I've recently read Augen's book where he describes this indicator. Another book (Benklifa's on Iron Condors) expresses admiration for this indicator. But I am not really sure how i can use it to any advantage. It shows me the volatility of historical price changes, but how can I take advantage for this in opening or exiting a trade? These guys had some nice graphics for the indicator http://www.thinkscripter.com/indicator/standard-deviation-price-change/ Thanks
Augen smogen.. Read his books... Thats was done by the great mathmatician mandelbrot way before this jeff guy....options are underpriced relative to large devation price changes and overpriced on the mean changes.... So.... Your trying to sell options when they are over priced and buy when underpriced....price spikes in std devs should give you some possible insight into volatility.... This indicator is better used in explanantions of why stock price distributions arent log normal.... Condors are net premium sale..short vol... as well as butterflys... strangles straddles and wrangles are net long vol... younshould have more then one reference to vol when putting on condors... one condor blow out you could spend the rest of the year trying to make up for... bollinger bands.. Charting relized against implied vol... etc etc...
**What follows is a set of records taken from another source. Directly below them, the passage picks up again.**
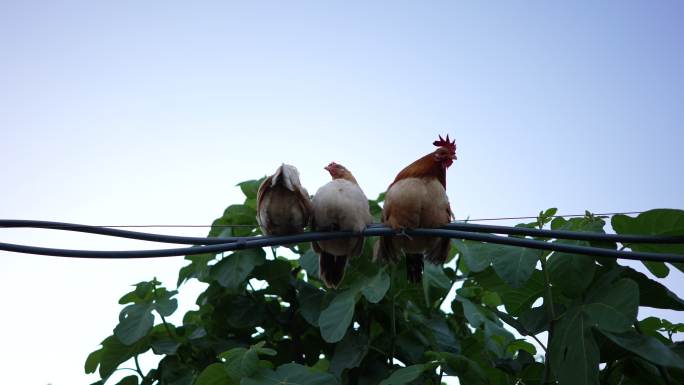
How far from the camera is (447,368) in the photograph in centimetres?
427

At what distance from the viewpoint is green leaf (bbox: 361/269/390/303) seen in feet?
14.1

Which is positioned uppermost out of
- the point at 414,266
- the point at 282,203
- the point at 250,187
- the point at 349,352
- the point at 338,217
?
the point at 250,187

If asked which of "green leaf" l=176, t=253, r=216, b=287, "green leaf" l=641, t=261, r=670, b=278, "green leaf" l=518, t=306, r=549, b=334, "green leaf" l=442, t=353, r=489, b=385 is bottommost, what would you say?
"green leaf" l=442, t=353, r=489, b=385

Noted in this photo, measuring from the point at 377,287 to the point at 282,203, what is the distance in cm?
76

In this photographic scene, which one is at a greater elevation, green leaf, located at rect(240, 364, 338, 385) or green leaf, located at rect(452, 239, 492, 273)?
green leaf, located at rect(452, 239, 492, 273)

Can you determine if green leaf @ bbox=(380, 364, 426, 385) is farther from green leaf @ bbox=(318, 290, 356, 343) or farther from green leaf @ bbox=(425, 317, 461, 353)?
green leaf @ bbox=(425, 317, 461, 353)

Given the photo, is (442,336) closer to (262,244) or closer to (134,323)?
(262,244)

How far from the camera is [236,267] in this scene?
4.71 metres

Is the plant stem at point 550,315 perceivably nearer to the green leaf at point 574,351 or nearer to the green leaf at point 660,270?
the green leaf at point 574,351

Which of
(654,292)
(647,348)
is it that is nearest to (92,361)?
(647,348)

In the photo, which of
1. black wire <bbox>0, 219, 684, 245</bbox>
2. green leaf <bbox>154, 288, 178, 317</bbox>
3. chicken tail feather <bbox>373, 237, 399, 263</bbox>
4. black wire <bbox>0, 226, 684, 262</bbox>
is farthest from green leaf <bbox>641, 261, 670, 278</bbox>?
green leaf <bbox>154, 288, 178, 317</bbox>

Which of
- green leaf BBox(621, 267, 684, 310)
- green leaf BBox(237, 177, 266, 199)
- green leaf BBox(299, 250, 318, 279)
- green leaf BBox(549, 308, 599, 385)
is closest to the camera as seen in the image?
green leaf BBox(549, 308, 599, 385)

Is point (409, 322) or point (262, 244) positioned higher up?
point (262, 244)

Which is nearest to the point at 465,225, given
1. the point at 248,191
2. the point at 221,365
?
the point at 221,365
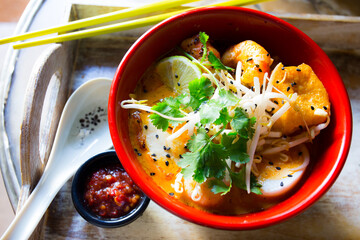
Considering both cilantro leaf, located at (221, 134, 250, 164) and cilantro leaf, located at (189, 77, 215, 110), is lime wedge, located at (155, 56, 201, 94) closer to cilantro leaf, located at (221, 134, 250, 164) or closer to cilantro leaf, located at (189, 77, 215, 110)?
cilantro leaf, located at (189, 77, 215, 110)

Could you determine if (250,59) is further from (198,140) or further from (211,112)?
(198,140)

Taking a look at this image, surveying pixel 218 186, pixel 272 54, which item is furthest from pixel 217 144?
pixel 272 54

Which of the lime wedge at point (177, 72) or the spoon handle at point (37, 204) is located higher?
the lime wedge at point (177, 72)

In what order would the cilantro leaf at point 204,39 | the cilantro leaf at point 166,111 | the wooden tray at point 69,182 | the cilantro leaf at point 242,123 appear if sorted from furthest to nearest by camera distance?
the wooden tray at point 69,182 < the cilantro leaf at point 204,39 < the cilantro leaf at point 166,111 < the cilantro leaf at point 242,123

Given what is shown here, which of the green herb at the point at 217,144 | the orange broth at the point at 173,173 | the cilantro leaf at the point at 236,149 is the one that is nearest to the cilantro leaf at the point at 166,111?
the green herb at the point at 217,144

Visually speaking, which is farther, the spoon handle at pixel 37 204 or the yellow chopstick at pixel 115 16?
the yellow chopstick at pixel 115 16

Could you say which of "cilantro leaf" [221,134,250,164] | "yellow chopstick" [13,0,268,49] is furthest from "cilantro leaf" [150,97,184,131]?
"yellow chopstick" [13,0,268,49]

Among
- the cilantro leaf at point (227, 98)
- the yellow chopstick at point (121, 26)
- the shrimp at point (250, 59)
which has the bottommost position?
the cilantro leaf at point (227, 98)

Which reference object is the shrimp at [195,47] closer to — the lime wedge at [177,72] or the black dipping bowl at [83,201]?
the lime wedge at [177,72]
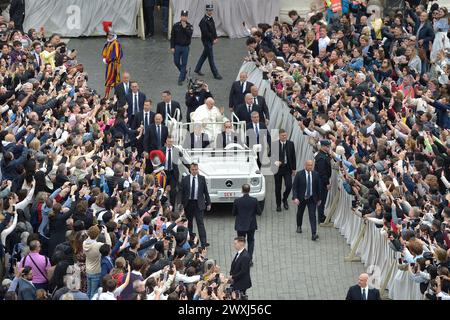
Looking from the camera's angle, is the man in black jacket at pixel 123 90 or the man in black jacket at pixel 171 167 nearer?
the man in black jacket at pixel 171 167

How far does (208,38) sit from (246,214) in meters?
10.1

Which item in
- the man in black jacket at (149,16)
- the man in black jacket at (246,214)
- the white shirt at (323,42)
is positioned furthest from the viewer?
the man in black jacket at (149,16)

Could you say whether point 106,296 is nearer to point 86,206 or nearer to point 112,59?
point 86,206

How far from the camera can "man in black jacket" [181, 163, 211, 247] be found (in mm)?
24688

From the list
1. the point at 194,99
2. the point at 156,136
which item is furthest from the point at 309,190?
the point at 194,99

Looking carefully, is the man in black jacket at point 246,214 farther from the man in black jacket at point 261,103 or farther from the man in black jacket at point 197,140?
the man in black jacket at point 261,103

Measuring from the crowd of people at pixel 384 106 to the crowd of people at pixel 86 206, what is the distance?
2769 mm

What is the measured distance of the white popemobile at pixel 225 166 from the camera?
26.0m

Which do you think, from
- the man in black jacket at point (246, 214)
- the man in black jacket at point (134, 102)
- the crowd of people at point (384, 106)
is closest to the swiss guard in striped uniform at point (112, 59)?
the man in black jacket at point (134, 102)

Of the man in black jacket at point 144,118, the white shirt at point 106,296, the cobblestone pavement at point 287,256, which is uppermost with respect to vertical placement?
the man in black jacket at point 144,118

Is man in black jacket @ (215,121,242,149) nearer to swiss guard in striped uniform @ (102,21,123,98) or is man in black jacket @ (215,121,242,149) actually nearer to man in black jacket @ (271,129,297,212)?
man in black jacket @ (271,129,297,212)

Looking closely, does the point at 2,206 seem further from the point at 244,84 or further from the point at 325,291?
the point at 244,84

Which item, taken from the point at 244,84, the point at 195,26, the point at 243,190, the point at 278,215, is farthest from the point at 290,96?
the point at 195,26

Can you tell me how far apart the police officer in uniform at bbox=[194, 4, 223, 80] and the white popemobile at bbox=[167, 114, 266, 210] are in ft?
18.8
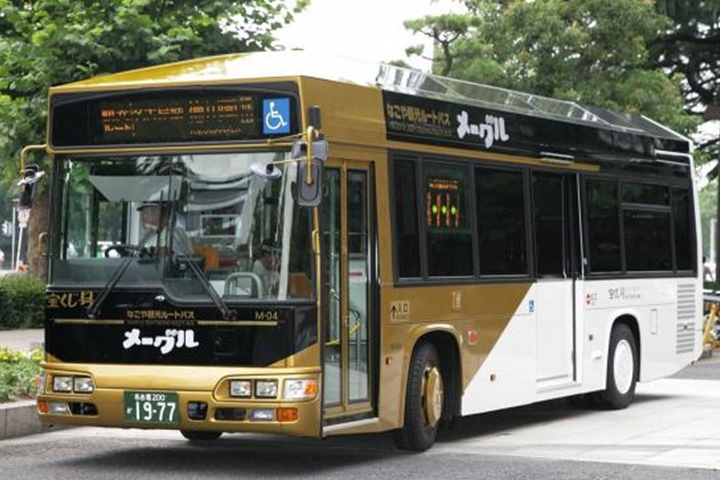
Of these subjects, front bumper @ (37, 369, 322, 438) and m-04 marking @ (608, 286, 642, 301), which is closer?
front bumper @ (37, 369, 322, 438)

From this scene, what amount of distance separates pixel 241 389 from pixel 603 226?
6.01 m

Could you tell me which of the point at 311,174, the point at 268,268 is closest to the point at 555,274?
the point at 268,268

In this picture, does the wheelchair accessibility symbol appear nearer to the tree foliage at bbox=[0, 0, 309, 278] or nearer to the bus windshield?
the bus windshield

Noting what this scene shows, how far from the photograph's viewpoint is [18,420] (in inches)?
496

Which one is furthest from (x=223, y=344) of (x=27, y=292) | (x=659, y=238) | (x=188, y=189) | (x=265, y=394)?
(x=27, y=292)

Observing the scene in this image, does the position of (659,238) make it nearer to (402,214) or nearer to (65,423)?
(402,214)

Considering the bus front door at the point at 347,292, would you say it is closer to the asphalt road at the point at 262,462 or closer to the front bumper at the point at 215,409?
the front bumper at the point at 215,409

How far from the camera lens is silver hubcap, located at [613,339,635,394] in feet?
49.9

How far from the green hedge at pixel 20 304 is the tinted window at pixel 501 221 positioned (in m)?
12.9

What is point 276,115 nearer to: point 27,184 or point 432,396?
point 27,184

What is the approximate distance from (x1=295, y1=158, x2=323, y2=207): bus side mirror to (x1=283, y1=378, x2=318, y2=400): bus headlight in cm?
125

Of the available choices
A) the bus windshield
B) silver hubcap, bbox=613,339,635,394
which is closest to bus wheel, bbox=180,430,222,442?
the bus windshield

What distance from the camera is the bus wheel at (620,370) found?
1509 cm

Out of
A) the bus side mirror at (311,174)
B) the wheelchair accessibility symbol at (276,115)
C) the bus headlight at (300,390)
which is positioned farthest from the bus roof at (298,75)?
the bus headlight at (300,390)
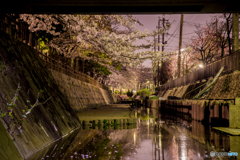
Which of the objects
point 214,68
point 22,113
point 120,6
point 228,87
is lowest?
point 22,113

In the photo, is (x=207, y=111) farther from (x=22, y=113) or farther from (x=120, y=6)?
(x=22, y=113)

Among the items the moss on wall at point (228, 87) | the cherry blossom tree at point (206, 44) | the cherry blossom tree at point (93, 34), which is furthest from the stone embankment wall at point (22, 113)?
the cherry blossom tree at point (206, 44)

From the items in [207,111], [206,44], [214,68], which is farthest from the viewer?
[206,44]

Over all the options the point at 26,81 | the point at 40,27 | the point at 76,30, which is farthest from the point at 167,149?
the point at 40,27

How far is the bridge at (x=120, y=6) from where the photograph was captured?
18.9 ft

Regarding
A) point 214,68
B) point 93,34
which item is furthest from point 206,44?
point 93,34

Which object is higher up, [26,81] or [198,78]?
[198,78]

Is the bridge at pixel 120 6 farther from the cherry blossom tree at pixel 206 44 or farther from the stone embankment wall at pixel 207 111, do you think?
the cherry blossom tree at pixel 206 44

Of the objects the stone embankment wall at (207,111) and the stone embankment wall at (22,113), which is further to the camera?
the stone embankment wall at (207,111)

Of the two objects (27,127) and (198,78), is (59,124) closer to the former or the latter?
(27,127)

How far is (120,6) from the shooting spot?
6.04m

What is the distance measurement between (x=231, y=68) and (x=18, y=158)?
15.0 m

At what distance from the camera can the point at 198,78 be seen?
24.9 metres

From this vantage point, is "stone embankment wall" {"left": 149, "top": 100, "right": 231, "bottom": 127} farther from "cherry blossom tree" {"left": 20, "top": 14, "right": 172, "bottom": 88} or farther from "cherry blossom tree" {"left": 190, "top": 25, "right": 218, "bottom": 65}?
"cherry blossom tree" {"left": 190, "top": 25, "right": 218, "bottom": 65}
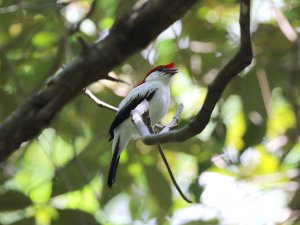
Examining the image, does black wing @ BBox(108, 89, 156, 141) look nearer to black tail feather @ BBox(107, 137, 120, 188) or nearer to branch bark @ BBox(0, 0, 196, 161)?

It seems to me that the rational trade would be the same as with bollinger bands (which use the Std dev of price as opposed to the Std Dev of the log of price that Augen uses). Short the top long the bottom. Here's a run through using AAPL and SPY from a couple of years ago: http://yeforex.blogspot.com/2010/02/jeffaugenmodel.html I myself doubt it makes any real difference... I would bet that a prospective study comparing trading Bollinger Bands and 'Augen bands' would yield no difference. I have done a number of such studies and find that mostly it doesn't pan out, and when you DO get a significant difference in the past data if doesn't hold up in future data. The market is just too labile for mathematical modeling... even using probabilities... otherwise there would be a whole gaggle of billionaire graduate students. http://en.wikipedia.org/wiki/Long-Term_Capital_Management
This is so far what I am find as well, at least with my current test. I am back testing different iron condor positions over time, trying to figure out how different management techniques perform. But all the different entry criteria I have tried so far yields marginal improvments if any.
You surely mean log of returns? While the standard deviation of log-returns it's not the same thing as standard deviation of price, to the first order they relate to each other multiplicatively (StdLog =~ StdPx / Px). So there is no real difference there. I think the key is if you are using daily returns/changes or using actual predicted tenor returns. Their problems were not any different from the Tulip crisis and had little to do with mathematical models. Excessive leverage.
tenor = length of the period, e.g. if you are trying to calculate 10 day forecast, are you going to use a distribution 10-day returns or standard deviation of 1 day returns and re-scale them by sqrt(10).
Definition of 'Tenor' The amount of time left for the repayment of a loan or contract or the initial term length of a loan. Tenor can be expressed in years, months or days. Read more: http://www.investopedia.com/terms/t/tenor.asp#ixzz2BbH33Yul i kind of thought that if there was a cost of carry for a particular arb strategy.. the tenor would be a calculation of how much interest is left to pay or be paid.. "am i going to use 10 day returns or stdev of 1 day returns rescaled by the root of time.". i don't know the difference .. whats the difference.